Ms. Marsh sought to represent a nationwide class of “payday loan” applicants who were allegedly victimized by unauthorized withdrawals from their bank accounts via “remotely created checks” processed by one Texas-based defendant and deposited with another.  Marsh’s initial motion for certification was denied because she failed to show that her causes of action under California law on behalf of a nationwide class met the Rule 23(b)(3) predominance requirement.  In particular, the Court found that Marsh failed to demonstrate that the proposed class members’ claims and the parties had sufficient California contacts to justify the application of California law to non-Californians consistent with due process.  While the Court granted Marsh leave to renew her motion, it instructed her to do so only if she could support the renewed motion with additional facts pertaining to the claims’ and parties’ California contacts and to the similarity of the applicable laws of other interested states sufficient to show predominance.

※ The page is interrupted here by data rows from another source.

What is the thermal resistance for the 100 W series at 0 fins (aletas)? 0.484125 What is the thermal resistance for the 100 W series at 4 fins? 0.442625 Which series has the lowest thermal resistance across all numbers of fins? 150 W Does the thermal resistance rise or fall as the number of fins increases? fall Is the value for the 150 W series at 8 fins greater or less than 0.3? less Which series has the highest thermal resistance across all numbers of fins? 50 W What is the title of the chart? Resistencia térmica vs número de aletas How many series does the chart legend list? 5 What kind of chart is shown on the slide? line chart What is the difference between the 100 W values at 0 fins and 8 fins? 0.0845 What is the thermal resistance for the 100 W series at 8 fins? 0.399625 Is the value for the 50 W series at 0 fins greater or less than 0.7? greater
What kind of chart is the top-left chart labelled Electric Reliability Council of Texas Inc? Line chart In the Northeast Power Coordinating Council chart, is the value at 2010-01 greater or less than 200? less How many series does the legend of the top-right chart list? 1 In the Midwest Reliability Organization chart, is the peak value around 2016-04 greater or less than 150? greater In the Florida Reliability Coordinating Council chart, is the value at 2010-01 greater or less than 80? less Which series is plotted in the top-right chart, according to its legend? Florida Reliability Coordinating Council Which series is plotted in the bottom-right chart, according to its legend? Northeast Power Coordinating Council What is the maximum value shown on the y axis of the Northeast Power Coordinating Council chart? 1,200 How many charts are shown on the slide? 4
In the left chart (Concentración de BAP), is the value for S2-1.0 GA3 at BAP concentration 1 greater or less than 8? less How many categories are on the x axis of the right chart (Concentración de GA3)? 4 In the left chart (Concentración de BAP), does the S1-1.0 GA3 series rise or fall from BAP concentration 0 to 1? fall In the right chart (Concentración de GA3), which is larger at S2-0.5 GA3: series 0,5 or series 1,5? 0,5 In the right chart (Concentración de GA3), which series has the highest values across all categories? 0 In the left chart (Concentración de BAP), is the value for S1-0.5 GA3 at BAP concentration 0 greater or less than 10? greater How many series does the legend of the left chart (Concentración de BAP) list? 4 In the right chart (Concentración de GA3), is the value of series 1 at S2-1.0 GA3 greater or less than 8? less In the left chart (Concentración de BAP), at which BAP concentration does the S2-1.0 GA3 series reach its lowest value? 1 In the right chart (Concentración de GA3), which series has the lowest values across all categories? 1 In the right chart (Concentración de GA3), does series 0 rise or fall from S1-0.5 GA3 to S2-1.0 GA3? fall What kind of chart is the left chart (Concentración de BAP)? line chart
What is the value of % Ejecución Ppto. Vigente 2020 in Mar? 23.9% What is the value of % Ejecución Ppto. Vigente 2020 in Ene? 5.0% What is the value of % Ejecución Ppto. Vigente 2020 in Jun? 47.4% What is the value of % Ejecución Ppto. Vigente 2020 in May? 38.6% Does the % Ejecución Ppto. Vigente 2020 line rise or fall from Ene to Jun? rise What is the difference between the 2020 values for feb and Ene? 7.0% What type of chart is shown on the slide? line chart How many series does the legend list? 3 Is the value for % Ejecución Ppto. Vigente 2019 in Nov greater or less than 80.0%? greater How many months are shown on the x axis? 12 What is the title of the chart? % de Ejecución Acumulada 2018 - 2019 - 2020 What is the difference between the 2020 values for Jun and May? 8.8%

Marsh renewed her motion for certification of a nationwide class under California negligence and conversion law, and, alternatively, sought certification of a nationwide class under Texas law and a nationwide class applying the law of each state to that state’s residents.

In denying the renewed motion in its entirety, the Court noted that, for California’s law to be applied to a nationwide class, the class must have a “significant contact or significant aggregation of contacts to the claims asserted by each member of the plaintiff class, contacts creating state interests, in order to ensure that the choice of its law is not arbitrary or unfair” (applying Phillips Petroleum Co. v. Shutts).  By failing to provide facts showing that the specific claims against the two Texas-based defendants for which she sought nationwide class treatment had any connection to California, Marsh once again failed to show that a nationwide class based on California negligence and conversion law would comport with due process.  And while due process might not be offended by the application of Texas law to such claims, Marsh also failed to provide information about the similarity of the relevant laws and interests of the other states sufficient to explain why the Court should apply Texas law, at the exclusion of others states’ laws, to the claims of a nationwide class.  As its final basis for denying the renewed motion, the Court concluded that a nationwide class with 50 subclasses applying the laws of 50 different jurisdictions would be unmanageable, and that, even if that were not the case, Marsh had failed to identify a proper representative for each subclass as previously ordered.

Marsh v. First Bank of Del., No. 3:11-cv-05226-WHO, slip op. (N.D. Cal. May 19, 2014).